La presencia de lo extraño en el corazón mismo de lo semejante crea un ser doble en el que asoma la dimensión de la alteridad o del otro, no solo distinto sino también raro. A ese otro no lo podemos conocer, pues se resiste a ser alcanzado. Esa parte desconocida del otro, que por un lado es la menos fiable, pero también resulta ser la más atrayente, nos provoca curiosidad; esto se debe a que es el objeto "perdido" de la infancia que ha quedado sepultado en el inconsciente pero que toda la vida anhelamos reencontrar.

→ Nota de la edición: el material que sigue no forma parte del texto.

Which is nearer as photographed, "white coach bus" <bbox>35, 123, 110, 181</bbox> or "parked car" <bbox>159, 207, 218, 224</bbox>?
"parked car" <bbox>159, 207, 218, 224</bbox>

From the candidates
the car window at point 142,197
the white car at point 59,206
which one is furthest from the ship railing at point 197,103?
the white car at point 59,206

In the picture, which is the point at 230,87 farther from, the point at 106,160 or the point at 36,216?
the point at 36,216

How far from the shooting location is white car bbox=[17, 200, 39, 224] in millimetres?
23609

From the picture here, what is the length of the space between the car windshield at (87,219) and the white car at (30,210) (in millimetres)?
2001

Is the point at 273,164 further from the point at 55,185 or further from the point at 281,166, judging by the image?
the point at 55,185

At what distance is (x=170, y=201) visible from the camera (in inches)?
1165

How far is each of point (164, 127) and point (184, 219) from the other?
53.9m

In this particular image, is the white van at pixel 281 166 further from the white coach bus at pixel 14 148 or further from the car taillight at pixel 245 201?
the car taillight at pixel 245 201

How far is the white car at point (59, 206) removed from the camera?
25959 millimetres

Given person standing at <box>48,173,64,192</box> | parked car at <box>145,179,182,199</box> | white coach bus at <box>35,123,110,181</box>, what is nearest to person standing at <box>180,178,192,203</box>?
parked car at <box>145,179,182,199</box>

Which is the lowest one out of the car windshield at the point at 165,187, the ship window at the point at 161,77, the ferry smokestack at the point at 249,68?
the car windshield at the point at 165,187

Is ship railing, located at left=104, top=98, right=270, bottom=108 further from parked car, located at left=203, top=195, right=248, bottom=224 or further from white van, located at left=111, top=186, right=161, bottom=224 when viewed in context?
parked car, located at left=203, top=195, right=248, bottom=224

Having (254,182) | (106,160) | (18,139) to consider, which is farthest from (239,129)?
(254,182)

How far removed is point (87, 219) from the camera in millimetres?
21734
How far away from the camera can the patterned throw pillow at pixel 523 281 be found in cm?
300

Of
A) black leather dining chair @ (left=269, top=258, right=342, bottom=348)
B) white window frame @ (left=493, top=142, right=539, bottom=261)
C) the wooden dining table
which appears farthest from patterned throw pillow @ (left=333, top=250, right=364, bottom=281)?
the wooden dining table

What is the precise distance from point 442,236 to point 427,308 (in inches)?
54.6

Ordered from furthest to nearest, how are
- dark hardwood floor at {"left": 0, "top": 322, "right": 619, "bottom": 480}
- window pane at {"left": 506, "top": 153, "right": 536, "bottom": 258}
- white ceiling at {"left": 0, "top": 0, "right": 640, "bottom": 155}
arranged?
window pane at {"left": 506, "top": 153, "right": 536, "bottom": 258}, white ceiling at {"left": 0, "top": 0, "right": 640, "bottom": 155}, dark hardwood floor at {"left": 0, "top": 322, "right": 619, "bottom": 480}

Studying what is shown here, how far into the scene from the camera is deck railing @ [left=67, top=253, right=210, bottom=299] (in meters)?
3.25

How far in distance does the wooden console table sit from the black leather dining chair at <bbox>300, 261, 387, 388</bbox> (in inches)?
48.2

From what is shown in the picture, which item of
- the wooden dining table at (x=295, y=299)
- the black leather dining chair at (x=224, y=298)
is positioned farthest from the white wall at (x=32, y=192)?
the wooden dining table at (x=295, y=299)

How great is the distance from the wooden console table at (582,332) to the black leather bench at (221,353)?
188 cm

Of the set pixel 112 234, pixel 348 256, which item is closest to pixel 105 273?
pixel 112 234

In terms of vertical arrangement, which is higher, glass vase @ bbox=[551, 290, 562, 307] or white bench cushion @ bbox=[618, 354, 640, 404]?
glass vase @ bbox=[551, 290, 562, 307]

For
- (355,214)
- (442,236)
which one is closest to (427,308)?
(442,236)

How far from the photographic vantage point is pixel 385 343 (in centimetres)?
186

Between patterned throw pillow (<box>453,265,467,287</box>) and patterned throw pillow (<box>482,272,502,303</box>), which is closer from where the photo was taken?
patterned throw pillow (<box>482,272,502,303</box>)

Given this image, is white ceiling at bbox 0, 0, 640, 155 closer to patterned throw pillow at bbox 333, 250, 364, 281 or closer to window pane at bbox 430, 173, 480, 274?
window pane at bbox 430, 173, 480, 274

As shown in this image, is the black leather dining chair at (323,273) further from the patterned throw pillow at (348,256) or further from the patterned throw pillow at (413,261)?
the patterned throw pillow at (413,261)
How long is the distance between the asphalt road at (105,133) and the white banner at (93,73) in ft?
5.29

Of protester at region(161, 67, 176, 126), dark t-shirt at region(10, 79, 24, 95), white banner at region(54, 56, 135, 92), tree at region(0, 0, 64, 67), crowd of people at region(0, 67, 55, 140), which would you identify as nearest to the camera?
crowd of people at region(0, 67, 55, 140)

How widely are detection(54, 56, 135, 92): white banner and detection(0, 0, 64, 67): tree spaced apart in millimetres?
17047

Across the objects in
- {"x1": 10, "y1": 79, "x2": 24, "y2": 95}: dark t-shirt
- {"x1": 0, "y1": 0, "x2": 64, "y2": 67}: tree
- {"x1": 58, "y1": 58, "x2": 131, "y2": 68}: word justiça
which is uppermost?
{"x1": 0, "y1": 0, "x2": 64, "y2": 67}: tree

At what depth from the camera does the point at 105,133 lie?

Ahora bien, nos identificamos con la parte semejante, que puede confundirse con la imagen del Yo y que pasa a ser la vertiente narcisista del amor, mientras que la parte extraña es un centro de atracción que sitúa lo deseable. Duplicamos al ser amado al internalizarlo, transformando al otro exterior en otro "interno". Hay que precisar que no se trata de un doble imaginativo de la persona real, sino que únicamente se trata de una representación inconciente, que es diferente del sujeto concreto. Es aquello que queda inscripto en los sistemas mnémicos, que es una parte inconsciente e ignorada de nosotros mismos, que influye decisivamente en las expectativas relacionadas con nuestros más íntimos deseos y nuestra vida amorosa en general. En esas circunstancias, lo extraño, que nos resulta inquietante, se introduce en lo más íntimo de lo familiar. Si el partenaire puede ser también alguien ajeno a nosotros y el odio es la reacción narcisista ante el extraño, debemos concluir que la ambivalencia afectiva «amor-odio» es universal e ineludible en todas las relaciones amorosas.